Contact Information Section
ATS software often has difficulty reading information found in headers and footers, so it’s important not to put any contact information in this area. This may result in a resume being immediately rejected. Contact information should be left-justified in the main body of the document, and each individual piece of information should be presented on a new line.
Each heading should be bolded and capitalized. There should also be very clear separation between headings and further details. This makes the document easier to parse.
Stick to standard headings that the system will more likely be familiar with. Some good examples are: “profile,” “summary,” “skills,” “work experience,” “internships,” and “education.” Choosing satisfactory headings is not an exact science, but information found in the job posting can provide good guidelines. For example, if a certain level of education is recommended for the position, “Education” should be a section of the resume.
Clean and Simple Copy
To beat an ATS, a resume should be as simple and direct as possible without sacrificing important information and keywords. Do not use graphics, charts, tables, logos, unusual symbols, borders, images, or shading. These may not be readable by ATS software. Any pictures important enough to include should be placed in the header, since the ATS likely won’t understand it anyway. Using that strategy, the image would be visible to the human recruiter without tripping up the ATS.

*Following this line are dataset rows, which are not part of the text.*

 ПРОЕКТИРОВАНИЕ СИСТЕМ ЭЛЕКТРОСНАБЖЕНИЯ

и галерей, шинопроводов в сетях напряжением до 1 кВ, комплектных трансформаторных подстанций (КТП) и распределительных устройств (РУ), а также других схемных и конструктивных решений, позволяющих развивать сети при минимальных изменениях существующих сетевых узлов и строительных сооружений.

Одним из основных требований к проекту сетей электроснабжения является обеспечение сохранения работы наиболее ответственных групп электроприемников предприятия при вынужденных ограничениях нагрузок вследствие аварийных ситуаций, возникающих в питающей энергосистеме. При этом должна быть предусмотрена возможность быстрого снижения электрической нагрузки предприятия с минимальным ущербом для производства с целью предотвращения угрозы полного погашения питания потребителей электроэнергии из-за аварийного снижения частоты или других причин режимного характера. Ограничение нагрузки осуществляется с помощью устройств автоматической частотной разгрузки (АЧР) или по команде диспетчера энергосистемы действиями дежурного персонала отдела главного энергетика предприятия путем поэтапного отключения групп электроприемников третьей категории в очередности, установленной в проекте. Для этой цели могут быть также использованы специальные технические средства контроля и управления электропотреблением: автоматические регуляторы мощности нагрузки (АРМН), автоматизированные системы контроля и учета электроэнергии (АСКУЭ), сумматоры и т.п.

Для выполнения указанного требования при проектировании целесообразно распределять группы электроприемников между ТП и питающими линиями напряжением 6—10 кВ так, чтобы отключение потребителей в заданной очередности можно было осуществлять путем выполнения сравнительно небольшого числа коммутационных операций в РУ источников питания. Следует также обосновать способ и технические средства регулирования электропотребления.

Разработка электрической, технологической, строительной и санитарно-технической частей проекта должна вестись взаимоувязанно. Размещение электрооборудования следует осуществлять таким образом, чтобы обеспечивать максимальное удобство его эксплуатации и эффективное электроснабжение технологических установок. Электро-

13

Job Titles, Company Names, and Education
In some cases, ATS software could be looking for either an acronym or the full form of a phrase. Therefore, both should be used (e.g. “emergency medical services” and “EMS”). This is often pertinent to job titles and educational achievements. It is also helpful to use full job titles and company names, including corporate designations like LLC.

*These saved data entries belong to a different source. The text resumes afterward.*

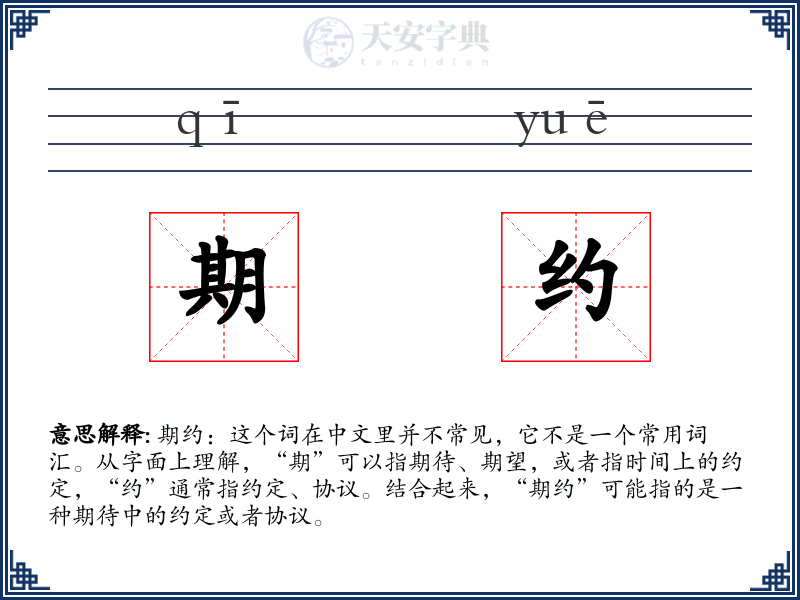 天安字典
tanzidian

qī yuē

期 约

意思解释: 期约：这个词在中文里并不常见，它不是一个常用词汇。从字面上理解，“期”可以指期待、期望，或者指时间上的约定，“约”通常指约定、协议。结合起来，“期约”可能指的是一种期待中的约定或者协议。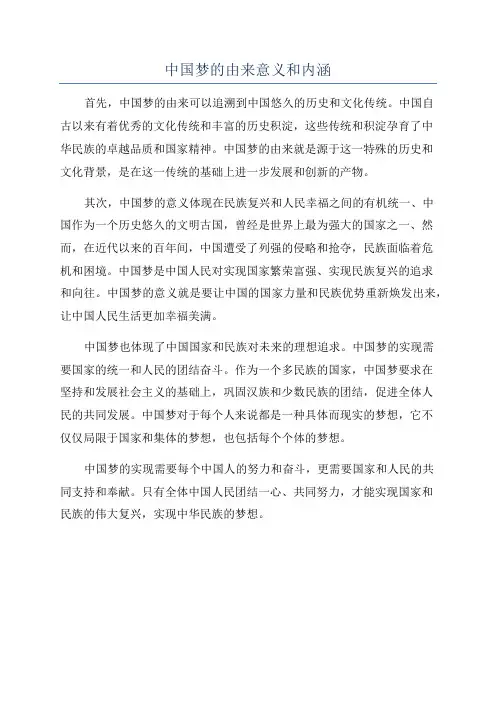 中国梦的由来意义和内涵

首先，中国梦的由来可以追溯到中国悠久的历史和文化传统。中国自古以来有着优秀的文化传统和丰富的历史积淀，这些传统和积淀孕育了中华民族的卓越品质和国家精神。中国梦的由来就是源于这一特殊的历史和文化背景，是在这一传统的基础上进一步发展和创新的产物。

其次，中国梦的意义体现在民族复兴和人民幸福之间的有机统一、中国作为一个历史悠久的文明古国，曾经是世界上最为强大的国家之一、然而，在近代以来的百年间，中国遭受了列强的侵略和抢夺，民族面临着危机和困境。中国梦是中国人民对实现国家繁荣富强、实现民族复兴的追求和向往。中国梦的意义就是要让中国的国家力量和民族优势重新焕发出来，让中国人民生活更加幸福美满。

中国梦也体现了中国国家和民族对未来的理想追求。中国梦的实现需要国家的统一和人民的团结奋斗。作为一个多民族的国家，中国梦要求在坚持和发展社会主义的基础上，巩固汉族和少数民族的团结，促进全体人民的共同发展。中国梦对于每个人来说都是一种具体而现实的梦想，它不仅仅局限于国家和集体的梦想，也包括每个个体的梦想。

中国梦的实现需要每个中国人的努力和奋斗，更需要国家和人民的共同支持和奉献。只有全体中国人民团结一心、共同努力，才能实现国家和民族的伟大复兴，实现中华民族的梦想。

Bullet points are great in a resume. However, to pass the ATS, they should be simple, round, bolded bullets.
Sans serif fonts should be used for digital documents. Common sans serif fonts include Arial, Verdana, Tahoma, and Calibri. Additionally, it is not a problem for an ATS to scan colored font, but a human recruiter may consider it unprofessional.
Not a Curriculum Vitae (CV)
Although some use the terms interchangeably, resumes and CVs are different documents. A CV is essentially a long-form resume. If the employer is asking for a resume, don’t give them a CV.
ATS Resume Template Resources
There are three common types of resumes: chronological, functional, and combination. Chronological resumes utilize the most traditional format. This style is focused on providing an employment history in reverse-chronological order. However, a chronological resume is unhelpful to someone who is, for example, looking to enter a new career path. A recitation of one’s experience in the food service industry is not very helpful when interviewing for a job in marine biology.
In such a situation, a functional resume would be a better option. Functional resumes focus on the knowledge and skills of the job seeker, rather than work experience. Based on the previous example, the job seeker might spotlight their degree in marine biology, their internships, and their applicable skills.
Many employers prefer chronological resumes over functional resumes because they are easier to skim through, and they show more concrete experience. Choosing a combination resume format can reconcile those issues. A combination resume details relevant skills and knowledge, while also providing some concrete work history. This allows the candidate to highlight expertise relevant to the job while also reassuring the prospective employer about their reliability in a work environment.
ATS-friendly templates of all three versions are readily available for free online, as well as on popular word-processing software.